Ed Ronaldo acordou meio zonzo, perdido no tempo. Não lembrava de como havia chegado em casa, muito menos a que horas. Sempre tão controlado, metódico com suas regras, não acreditava que fosse deixar as coisas saírem de seu controle. Nem em sua adolescência, Ed se permitiu fazer tolices. Agora, um homem com responsabilidades de adulto, via-se num dilema: acreditar ou não na dama de olhos castanhos e cabelos cacheados, de um corpo voluptuoso e de curvas perfeitas, dentro de um vestido vermelho, dona do par de pernas mais lindo que Ed Ronaldo já havia visto, uma voz doce e sensual. E que perfume era aquele? Seu perfume, “a culpa foi do perfume”, pensou Ed, "Foi ele que me desconcentrou e me fez perder o raciocínio ".

 

Mas todas as evidências levavam à morena de olhos amendoados.

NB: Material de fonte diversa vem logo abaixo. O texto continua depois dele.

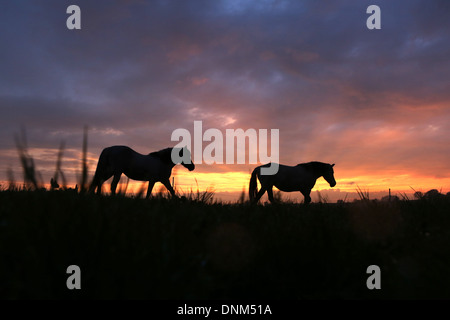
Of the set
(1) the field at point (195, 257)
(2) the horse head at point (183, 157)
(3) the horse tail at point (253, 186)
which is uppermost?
(2) the horse head at point (183, 157)

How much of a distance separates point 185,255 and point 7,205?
2476mm

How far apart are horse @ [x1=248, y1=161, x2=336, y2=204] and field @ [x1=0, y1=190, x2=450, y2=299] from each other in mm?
10795

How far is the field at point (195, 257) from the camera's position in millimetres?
2867

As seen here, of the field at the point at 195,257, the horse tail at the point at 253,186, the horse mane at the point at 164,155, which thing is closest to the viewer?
the field at the point at 195,257

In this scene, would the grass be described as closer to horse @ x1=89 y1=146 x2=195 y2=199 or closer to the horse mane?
horse @ x1=89 y1=146 x2=195 y2=199

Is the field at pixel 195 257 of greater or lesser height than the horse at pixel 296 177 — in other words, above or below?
below

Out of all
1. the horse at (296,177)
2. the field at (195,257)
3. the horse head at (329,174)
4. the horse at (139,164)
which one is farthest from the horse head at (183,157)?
the field at (195,257)

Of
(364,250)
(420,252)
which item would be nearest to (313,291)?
(364,250)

Seu álibi: não possuía consistência; motivos: não faltavam para ela; coragem: Ed constatou, Luiza possuía de sobra; Restava-lhe saber: foi ela que matou o ex-amante?

 

Ed sentia-se enfeitiçado pela dama de vermelho. Teria, ele, visto Luiza fazer um leve movimento com o nariz? O detetive estava procurando desculpas para seu encantamento pela morena. Queria colocar a culpa em algo fora da realidade, dizer que ele próprio não estava em seu juízo normal. Colocar a culpa de seus deslizes no oculto. No sobrenatural. No poder do além, se fosse o caso. Porque nunca, em toda sua carreira, se deixou levar por um par de olhos como aquele.

 

Seus devaneios levaram Ed para um passado, quando ainda morava com seus pais e recentemente havia concluído seu curso na web em dez sessões de cinquenta minutos. Esses pensamentos o fizeram questionar sua forma de investigação: será que sua técnica ainda lhe garantiria êxitos nos casos que, por ventura, ainda viriam em sua meteórica carreira? Será que Ed perderia o jeito com a idade?

 

Um pensamento lhe ocorreu: voltar às raízes. Entrou em seu quarto do passado, abriu o baú das recordações e lá estava ela; sua lanterna Led Lenser alemã, com bateria para até 18 horas; a mochila impermeável, luvas, sapatilhas para escalada, macacão térmico, lupa, binóculo, seu relógio Cosmos Soviet CCCP de origem russa, as botas de trilha Rugged Trail, o Iphone 11, óculos espião, chaveiro com câmera noturna para até 46 horas de gravação; o gravador espião biônico com alcance de até 100 metros. Não fazia parte de seu arsenal espião, mas estavam lá, sua cueca Lacoste e as meias Farfetch; isso ficou meio estranho, mas Ed possuía o raciocínio mais apurado usando as meias e aquela cueca; o iPad mini 4. Essas lembranças lhe trouxeram uma dor e saudade de Baretta, Fred e Bilao, seus amigos pet’s. Relembrou de seus ídolos da juventude: Holmes e Poirot. Sua bicicleta ainda na garagem — esse item, Ed dispensou, pois não faria sentido, ele, um homem adulto, fazer investigações e interrogar suspeitos, montado numa bike.

 

Primeiro passo: refazer os passos do ex-amante — que maneira desrespeitosa de se dirigir ao falecido — Ed pensou. Reformulou a frase: refazer os passos da vítima, o senhor Paulo M. de Carvalho.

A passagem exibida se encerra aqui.